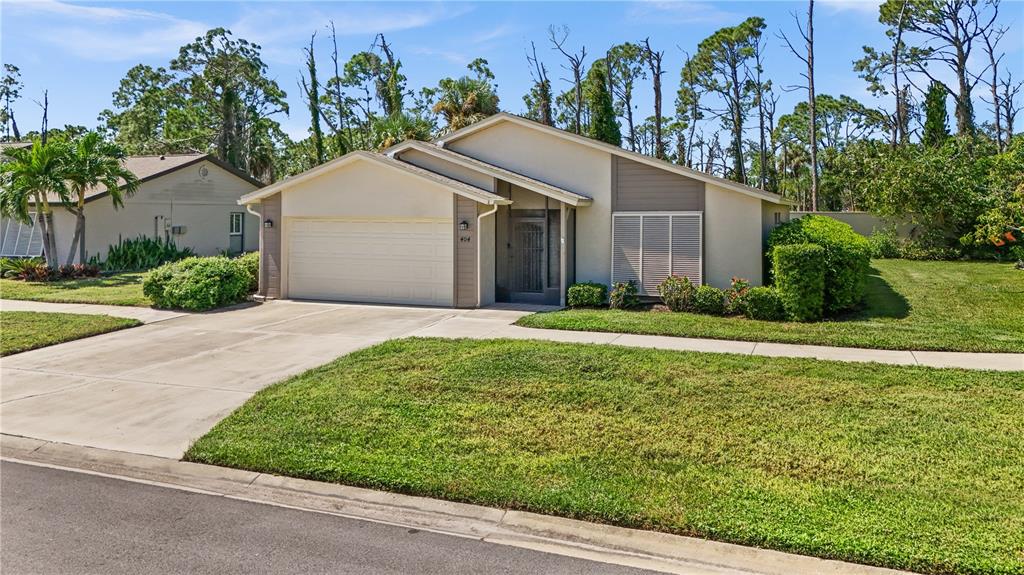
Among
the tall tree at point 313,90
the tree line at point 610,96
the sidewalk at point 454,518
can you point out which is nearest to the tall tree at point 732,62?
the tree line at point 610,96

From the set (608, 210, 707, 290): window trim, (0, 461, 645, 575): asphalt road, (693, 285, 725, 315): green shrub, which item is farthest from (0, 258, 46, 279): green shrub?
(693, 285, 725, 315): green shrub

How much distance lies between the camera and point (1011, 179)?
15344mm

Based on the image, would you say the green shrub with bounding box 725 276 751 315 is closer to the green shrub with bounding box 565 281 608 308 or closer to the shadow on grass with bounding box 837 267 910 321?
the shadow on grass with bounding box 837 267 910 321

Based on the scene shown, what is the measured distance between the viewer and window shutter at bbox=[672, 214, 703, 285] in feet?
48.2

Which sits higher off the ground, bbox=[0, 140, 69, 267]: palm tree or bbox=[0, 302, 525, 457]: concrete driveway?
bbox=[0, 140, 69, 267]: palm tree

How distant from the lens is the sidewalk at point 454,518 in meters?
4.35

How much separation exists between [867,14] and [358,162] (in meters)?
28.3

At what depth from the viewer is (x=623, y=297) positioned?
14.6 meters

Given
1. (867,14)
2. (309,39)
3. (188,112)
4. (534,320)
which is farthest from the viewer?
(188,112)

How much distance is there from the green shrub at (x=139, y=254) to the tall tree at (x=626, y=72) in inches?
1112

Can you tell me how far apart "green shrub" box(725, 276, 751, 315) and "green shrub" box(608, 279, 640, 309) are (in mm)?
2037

------------------------------------

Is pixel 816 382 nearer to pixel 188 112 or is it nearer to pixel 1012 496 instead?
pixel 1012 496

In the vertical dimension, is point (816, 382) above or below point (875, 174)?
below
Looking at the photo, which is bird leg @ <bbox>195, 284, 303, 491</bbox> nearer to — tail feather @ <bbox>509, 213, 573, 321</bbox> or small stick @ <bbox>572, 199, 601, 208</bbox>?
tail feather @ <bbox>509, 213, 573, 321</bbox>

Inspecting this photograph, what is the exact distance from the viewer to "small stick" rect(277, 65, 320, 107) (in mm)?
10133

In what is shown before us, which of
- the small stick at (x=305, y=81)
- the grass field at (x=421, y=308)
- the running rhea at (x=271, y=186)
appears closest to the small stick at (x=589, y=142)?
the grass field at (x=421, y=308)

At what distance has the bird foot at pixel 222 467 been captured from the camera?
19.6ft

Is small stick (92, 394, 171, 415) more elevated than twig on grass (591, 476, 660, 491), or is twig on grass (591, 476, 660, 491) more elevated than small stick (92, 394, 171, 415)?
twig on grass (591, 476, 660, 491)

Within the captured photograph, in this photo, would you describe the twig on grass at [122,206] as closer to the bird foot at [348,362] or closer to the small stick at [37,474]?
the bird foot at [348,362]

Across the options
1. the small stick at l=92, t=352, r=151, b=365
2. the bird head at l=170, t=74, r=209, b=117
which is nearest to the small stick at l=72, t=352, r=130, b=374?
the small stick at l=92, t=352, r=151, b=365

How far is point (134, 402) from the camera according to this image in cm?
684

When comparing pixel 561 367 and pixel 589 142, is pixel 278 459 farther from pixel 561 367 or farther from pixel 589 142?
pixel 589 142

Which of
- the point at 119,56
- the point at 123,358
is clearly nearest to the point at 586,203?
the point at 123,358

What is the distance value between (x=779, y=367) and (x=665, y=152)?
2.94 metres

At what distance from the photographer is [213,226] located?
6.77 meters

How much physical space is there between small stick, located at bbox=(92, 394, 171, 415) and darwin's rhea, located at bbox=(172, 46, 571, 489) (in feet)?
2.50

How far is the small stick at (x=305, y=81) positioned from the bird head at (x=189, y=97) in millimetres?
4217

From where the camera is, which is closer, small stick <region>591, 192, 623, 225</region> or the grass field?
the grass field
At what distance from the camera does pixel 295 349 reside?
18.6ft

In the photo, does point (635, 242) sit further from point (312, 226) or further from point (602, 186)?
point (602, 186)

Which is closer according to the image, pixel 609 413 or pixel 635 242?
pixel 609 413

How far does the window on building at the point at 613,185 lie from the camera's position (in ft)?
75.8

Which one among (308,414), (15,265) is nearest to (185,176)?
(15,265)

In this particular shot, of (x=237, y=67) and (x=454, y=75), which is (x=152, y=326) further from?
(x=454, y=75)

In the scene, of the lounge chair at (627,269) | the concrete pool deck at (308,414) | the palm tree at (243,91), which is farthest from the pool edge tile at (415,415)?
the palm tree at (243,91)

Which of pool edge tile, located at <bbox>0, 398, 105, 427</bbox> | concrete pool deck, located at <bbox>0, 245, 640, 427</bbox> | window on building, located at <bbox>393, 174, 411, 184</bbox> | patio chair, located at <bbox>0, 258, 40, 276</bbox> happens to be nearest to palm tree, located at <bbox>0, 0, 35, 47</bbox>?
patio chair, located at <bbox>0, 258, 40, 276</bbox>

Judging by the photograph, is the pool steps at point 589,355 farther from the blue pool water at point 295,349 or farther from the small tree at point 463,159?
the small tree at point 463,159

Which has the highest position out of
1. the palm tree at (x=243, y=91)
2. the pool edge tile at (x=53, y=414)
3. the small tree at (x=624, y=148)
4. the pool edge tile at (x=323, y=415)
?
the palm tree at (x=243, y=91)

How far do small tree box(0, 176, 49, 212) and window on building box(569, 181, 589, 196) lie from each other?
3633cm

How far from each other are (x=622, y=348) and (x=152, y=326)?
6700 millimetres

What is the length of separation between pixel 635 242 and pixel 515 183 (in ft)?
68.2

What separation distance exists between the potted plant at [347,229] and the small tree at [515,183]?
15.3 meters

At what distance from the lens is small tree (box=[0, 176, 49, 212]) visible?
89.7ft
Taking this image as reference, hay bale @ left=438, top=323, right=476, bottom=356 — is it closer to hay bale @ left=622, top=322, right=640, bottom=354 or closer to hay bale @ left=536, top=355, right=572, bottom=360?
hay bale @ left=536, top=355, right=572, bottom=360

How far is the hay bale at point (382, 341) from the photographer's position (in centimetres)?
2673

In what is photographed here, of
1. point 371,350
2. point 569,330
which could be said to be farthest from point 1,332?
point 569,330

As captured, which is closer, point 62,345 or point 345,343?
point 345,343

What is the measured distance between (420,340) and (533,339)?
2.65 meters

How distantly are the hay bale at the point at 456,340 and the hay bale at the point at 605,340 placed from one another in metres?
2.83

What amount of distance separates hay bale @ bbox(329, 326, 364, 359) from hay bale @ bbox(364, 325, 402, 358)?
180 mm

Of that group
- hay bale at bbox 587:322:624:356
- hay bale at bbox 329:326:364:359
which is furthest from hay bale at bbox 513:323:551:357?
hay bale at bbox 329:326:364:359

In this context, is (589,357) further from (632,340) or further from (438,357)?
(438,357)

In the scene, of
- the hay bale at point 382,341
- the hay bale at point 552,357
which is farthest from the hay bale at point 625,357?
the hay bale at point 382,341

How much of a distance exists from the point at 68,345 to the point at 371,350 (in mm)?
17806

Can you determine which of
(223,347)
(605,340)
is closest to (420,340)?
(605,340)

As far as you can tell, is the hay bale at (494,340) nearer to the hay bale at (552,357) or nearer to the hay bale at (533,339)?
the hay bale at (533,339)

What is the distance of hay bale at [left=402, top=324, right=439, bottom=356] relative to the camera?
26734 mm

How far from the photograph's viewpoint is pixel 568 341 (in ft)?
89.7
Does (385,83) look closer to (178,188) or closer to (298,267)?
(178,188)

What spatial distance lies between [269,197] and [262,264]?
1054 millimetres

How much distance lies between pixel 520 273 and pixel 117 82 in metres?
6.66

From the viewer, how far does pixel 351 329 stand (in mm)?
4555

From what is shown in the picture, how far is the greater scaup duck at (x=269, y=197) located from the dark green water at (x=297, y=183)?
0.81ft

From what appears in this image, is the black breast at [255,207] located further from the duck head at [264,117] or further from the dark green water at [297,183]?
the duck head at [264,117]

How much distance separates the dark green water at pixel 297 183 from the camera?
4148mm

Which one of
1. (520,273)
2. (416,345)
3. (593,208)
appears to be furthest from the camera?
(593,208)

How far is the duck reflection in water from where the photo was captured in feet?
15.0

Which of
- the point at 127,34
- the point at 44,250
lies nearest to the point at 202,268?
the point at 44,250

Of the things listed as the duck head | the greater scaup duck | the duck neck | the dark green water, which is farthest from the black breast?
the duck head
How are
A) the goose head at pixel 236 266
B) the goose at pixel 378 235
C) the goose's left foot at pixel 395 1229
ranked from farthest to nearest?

------------------------------------

Reproduce verbatim the lines from the one containing "How far from the" through the one containing "ranked from farthest to nearest?", inclusive.

How far from the photograph's viewpoint is pixel 568 341 (in ft)?
89.7
Does (385,83) look closer to (178,188) or closer to (298,267)?
(178,188)

What spatial distance lies between [269,197] and [262,264]?
1054 millimetres

How much distance lies between pixel 520 273 and pixel 117 82 in metres?
6.66

From the viewer, how far does pixel 351 329 stand (in mm)?
4555

From what is shown in the picture, how far is the greater scaup duck at (x=269, y=197) located from the dark green water at (x=297, y=183)?
0.81ft

From what appears in this image, is the black breast at [255,207] located further from the duck head at [264,117] or further from the dark green water at [297,183]?
the duck head at [264,117]

How much distance separates the dark green water at pixel 297 183 from the camera?
4148mm

Which one of
1. (520,273)
2. (416,345)
3. (593,208)
appears to be furthest from the camera?
(593,208)

How far is the duck reflection in water from where the photo was captured in feet?
15.0

Which of
- the point at 127,34
- the point at 44,250
lies nearest to the point at 202,268?
the point at 44,250

Of the things listed as the duck head | the greater scaup duck | the duck neck | the dark green water, which is farthest from the black breast?
the duck head
How are
A) the goose head at pixel 236 266
B) the goose at pixel 378 235
C) the goose's left foot at pixel 395 1229
ranked from farthest to nearest?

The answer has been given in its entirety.